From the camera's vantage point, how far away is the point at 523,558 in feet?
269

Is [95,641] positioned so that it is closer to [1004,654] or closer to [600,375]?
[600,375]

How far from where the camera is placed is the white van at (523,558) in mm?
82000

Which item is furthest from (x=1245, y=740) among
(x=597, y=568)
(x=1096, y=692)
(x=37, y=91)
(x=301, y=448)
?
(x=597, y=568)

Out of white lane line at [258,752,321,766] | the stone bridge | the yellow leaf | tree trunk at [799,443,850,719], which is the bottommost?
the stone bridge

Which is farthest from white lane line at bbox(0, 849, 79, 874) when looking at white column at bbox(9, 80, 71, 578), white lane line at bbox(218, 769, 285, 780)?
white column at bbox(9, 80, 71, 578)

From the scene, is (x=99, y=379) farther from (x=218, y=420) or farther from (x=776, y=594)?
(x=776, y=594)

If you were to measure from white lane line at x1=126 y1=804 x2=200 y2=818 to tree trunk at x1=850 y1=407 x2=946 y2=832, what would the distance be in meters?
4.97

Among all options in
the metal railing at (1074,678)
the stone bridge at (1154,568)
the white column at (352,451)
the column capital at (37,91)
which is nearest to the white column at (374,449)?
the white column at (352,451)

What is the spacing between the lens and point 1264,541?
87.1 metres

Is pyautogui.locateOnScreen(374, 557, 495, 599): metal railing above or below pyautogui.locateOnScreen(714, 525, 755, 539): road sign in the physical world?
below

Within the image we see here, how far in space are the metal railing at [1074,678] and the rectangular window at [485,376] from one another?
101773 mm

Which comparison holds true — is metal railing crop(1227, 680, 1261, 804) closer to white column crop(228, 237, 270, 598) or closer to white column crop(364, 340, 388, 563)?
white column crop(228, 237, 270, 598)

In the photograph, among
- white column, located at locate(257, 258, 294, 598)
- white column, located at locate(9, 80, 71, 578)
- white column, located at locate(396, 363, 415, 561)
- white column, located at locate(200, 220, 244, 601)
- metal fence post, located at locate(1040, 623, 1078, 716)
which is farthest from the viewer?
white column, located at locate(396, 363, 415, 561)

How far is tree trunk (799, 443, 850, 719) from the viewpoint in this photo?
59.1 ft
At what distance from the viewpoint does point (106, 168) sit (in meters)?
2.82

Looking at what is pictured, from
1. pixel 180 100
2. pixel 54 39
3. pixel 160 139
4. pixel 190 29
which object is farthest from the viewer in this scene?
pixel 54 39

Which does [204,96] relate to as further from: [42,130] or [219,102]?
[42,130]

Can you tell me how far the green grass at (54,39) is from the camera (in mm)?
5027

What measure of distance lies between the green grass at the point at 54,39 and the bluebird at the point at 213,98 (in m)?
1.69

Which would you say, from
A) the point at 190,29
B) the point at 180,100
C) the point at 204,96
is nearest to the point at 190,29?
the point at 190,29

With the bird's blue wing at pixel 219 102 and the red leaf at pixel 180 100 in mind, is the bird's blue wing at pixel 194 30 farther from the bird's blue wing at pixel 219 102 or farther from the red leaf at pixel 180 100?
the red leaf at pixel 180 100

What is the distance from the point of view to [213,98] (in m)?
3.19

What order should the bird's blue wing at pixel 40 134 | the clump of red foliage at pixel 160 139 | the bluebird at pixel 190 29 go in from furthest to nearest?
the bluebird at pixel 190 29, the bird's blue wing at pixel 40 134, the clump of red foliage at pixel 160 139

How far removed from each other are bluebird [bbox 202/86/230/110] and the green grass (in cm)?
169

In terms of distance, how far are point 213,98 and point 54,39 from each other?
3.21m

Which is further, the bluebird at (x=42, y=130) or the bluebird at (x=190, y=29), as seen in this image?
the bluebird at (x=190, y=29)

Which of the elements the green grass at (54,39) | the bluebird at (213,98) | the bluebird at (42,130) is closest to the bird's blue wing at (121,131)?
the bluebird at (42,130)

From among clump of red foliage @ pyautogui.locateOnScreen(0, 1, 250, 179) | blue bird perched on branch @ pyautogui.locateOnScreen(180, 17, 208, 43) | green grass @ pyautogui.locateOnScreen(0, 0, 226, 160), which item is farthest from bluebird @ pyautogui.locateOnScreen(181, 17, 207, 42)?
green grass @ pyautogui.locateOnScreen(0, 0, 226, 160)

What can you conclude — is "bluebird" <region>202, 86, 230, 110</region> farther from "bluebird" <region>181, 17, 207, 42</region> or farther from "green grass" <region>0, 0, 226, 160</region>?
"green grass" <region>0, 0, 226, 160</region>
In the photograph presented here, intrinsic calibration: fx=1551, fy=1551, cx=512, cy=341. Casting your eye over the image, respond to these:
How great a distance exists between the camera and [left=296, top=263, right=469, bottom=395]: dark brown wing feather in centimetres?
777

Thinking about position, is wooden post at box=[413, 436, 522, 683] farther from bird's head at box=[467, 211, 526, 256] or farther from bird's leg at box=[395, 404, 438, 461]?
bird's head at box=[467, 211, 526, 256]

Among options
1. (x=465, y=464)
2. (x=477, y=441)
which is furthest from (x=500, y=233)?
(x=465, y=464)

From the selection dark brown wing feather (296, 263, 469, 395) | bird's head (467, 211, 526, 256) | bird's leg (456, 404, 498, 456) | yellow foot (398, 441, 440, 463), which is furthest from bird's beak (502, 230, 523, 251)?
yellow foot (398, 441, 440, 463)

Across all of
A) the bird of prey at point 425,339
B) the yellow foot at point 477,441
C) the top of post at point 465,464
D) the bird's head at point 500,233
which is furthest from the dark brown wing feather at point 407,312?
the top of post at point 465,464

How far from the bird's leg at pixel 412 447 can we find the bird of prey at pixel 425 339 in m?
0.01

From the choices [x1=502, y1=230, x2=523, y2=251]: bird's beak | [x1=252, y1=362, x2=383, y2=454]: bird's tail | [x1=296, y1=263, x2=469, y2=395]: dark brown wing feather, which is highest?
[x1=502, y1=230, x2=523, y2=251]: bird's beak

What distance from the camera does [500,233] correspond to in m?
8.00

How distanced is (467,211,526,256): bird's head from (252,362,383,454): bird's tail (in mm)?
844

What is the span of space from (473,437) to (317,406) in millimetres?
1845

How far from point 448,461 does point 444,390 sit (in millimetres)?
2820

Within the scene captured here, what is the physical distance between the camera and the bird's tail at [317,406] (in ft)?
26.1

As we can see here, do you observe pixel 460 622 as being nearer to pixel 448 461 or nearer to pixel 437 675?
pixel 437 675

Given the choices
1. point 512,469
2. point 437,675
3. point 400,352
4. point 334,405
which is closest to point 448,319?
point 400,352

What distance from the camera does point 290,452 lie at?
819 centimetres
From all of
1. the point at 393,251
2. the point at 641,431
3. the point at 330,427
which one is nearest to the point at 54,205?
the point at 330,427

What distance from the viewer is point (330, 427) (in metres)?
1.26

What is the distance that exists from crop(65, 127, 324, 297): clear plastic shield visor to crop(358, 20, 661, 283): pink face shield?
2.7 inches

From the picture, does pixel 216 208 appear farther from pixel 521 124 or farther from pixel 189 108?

* [Set task]: Write out all the records above again, exactly as they stand.

* [Response to the task]:
From the camera's vantage point, how far away is the point at 523,558 in feet?
269

Is [95,641] positioned so that it is closer to [1004,654] or closer to [600,375]?
[600,375]

How far from where the camera is placed is the white van at (523,558) in mm?
82000

Which item is furthest from (x=1245, y=740) among
(x=597, y=568)
(x=1096, y=692)
(x=37, y=91)
(x=301, y=448)
?
(x=597, y=568)

Out of white lane line at [258,752,321,766] | the stone bridge | the yellow leaf | tree trunk at [799,443,850,719], which is the bottommost?
the stone bridge

Which is farthest from white lane line at bbox(0, 849, 79, 874) when looking at white column at bbox(9, 80, 71, 578), white lane line at bbox(218, 769, 285, 780)?
white column at bbox(9, 80, 71, 578)

From the scene, is (x=99, y=379) farther from (x=218, y=420) or farther from (x=776, y=594)?
(x=776, y=594)

If you were to measure from white lane line at x1=126 y1=804 x2=200 y2=818 to tree trunk at x1=850 y1=407 x2=946 y2=832, what would the distance be in meters?
4.97

Among all options in
the metal railing at (1074,678)
the stone bridge at (1154,568)
the white column at (352,451)
the column capital at (37,91)
which is nearest to the white column at (374,449)?
the white column at (352,451)

What is the spacing between the lens and point 1264,541?
87.1 metres

Is pyautogui.locateOnScreen(374, 557, 495, 599): metal railing above or below pyautogui.locateOnScreen(714, 525, 755, 539): road sign in the physical world?
below

Within the image we see here, how far in space are the metal railing at [1074,678] and the rectangular window at [485,376] from one another?
101773 mm

Which comparison holds true — is metal railing crop(1227, 680, 1261, 804) closer to white column crop(228, 237, 270, 598) or closer to white column crop(364, 340, 388, 563)?
white column crop(228, 237, 270, 598)

In the photograph, among
- white column, located at locate(257, 258, 294, 598)
- white column, located at locate(9, 80, 71, 578)
- white column, located at locate(396, 363, 415, 561)
- white column, located at locate(200, 220, 244, 601)
- metal fence post, located at locate(1040, 623, 1078, 716)
which is farthest from the viewer?
white column, located at locate(396, 363, 415, 561)

How far is tree trunk (799, 443, 850, 719) from the viewpoint in this photo?
59.1 ft
At what distance from the viewpoint does point (106, 168) sit (in meters)?
2.82

Looking at what is pictured, from
1. pixel 180 100
2. pixel 54 39
3. pixel 160 139
4. pixel 190 29
which object is farthest from the viewer in this scene?
pixel 54 39

Which does [204,96] relate to as further from: [42,130] or [219,102]?
[42,130]

Can you tell me how far the green grass at (54,39) is from the camera (in mm)?
5027

What measure of distance lies between the green grass at the point at 54,39 and the bluebird at the point at 213,98 (in m)?
1.69

Which would you say, from
A) the point at 190,29
B) the point at 180,100
C) the point at 204,96
is nearest to the point at 190,29?
the point at 190,29

With the bird's blue wing at pixel 219 102 and the red leaf at pixel 180 100 in mind, is the bird's blue wing at pixel 194 30 farther from the bird's blue wing at pixel 219 102 or farther from the red leaf at pixel 180 100?
the red leaf at pixel 180 100

What is the distance from the point of view to [213,98] (in m)?
3.19

What order should the bird's blue wing at pixel 40 134 | the clump of red foliage at pixel 160 139 | the bluebird at pixel 190 29 go in from furthest to nearest?
the bluebird at pixel 190 29, the bird's blue wing at pixel 40 134, the clump of red foliage at pixel 160 139

How far removed from each other are bluebird [bbox 202/86/230/110] and the green grass (in cm)?
169

In terms of distance, how far are point 213,98 and point 54,39 from each other?
3.21m

Which is further, the bluebird at (x=42, y=130) or the bluebird at (x=190, y=29), as seen in this image?
the bluebird at (x=190, y=29)

Which of the elements the green grass at (54,39) | the bluebird at (213,98) | the bluebird at (42,130) is closest to the bird's blue wing at (121,131)?
the bluebird at (42,130)

From among clump of red foliage @ pyautogui.locateOnScreen(0, 1, 250, 179) | blue bird perched on branch @ pyautogui.locateOnScreen(180, 17, 208, 43) | green grass @ pyautogui.locateOnScreen(0, 0, 226, 160), which item is farthest from bluebird @ pyautogui.locateOnScreen(181, 17, 207, 42)?
green grass @ pyautogui.locateOnScreen(0, 0, 226, 160)

What can you conclude — is "bluebird" <region>202, 86, 230, 110</region> farther from "bluebird" <region>181, 17, 207, 42</region> or farther from "green grass" <region>0, 0, 226, 160</region>?
"green grass" <region>0, 0, 226, 160</region>
In the photograph presented here, intrinsic calibration: fx=1551, fy=1551, cx=512, cy=341. Casting your eye over the image, respond to these:
How great a distance exists between the camera and [left=296, top=263, right=469, bottom=395]: dark brown wing feather in centimetres?
777

Thinking about position, is wooden post at box=[413, 436, 522, 683] farther from bird's head at box=[467, 211, 526, 256] or farther from bird's leg at box=[395, 404, 438, 461]?
bird's head at box=[467, 211, 526, 256]

Among options
1. (x=465, y=464)
2. (x=477, y=441)
which is furthest from (x=500, y=233)?
(x=465, y=464)

From the selection dark brown wing feather (296, 263, 469, 395) | bird's head (467, 211, 526, 256) | bird's leg (456, 404, 498, 456) | yellow foot (398, 441, 440, 463), which is furthest from bird's beak (502, 230, 523, 251)?
yellow foot (398, 441, 440, 463)

Across all of
A) the bird of prey at point 425,339
B) the yellow foot at point 477,441
C) the top of post at point 465,464
D) the bird's head at point 500,233
which is furthest from the dark brown wing feather at point 407,312?
the top of post at point 465,464

How far from the bird's leg at pixel 412 447 can we find the bird of prey at pixel 425 339 in m?
0.01

From the choices [x1=502, y1=230, x2=523, y2=251]: bird's beak | [x1=252, y1=362, x2=383, y2=454]: bird's tail | [x1=296, y1=263, x2=469, y2=395]: dark brown wing feather, which is highest?
[x1=502, y1=230, x2=523, y2=251]: bird's beak

What distance from the camera does [500,233] correspond to in m?
8.00

How distanced is (467,211,526,256): bird's head from (252,362,383,454): bird's tail (in mm)?
844

What is the span of space from (473,437) to (317,406) in millimetres?
1845

How far from point 448,461 does point 444,390 sit (in millimetres)?
2820

Within the scene captured here, what is the physical distance between the camera and the bird's tail at [317,406] (in ft)?
26.1

As we can see here, do you observe pixel 460 622 as being nearer to pixel 448 461 or nearer to pixel 437 675?
pixel 437 675

Given the choices
1. point 512,469
2. point 437,675
3. point 400,352
4. point 334,405
which is closest to point 448,319?
point 400,352

What distance from the camera does point 290,452 lie at?
819 centimetres
From all of
1. the point at 393,251
2. the point at 641,431
3. the point at 330,427
which one is nearest to the point at 54,205?
the point at 330,427

What distance from the viewer is point (330, 427) (in metres)?
1.26

What is the distance that exists from crop(65, 127, 324, 297): clear plastic shield visor to crop(358, 20, 661, 283): pink face shield?
2.7 inches

From the picture, does pixel 216 208 appear farther from pixel 521 124 or farther from pixel 189 108?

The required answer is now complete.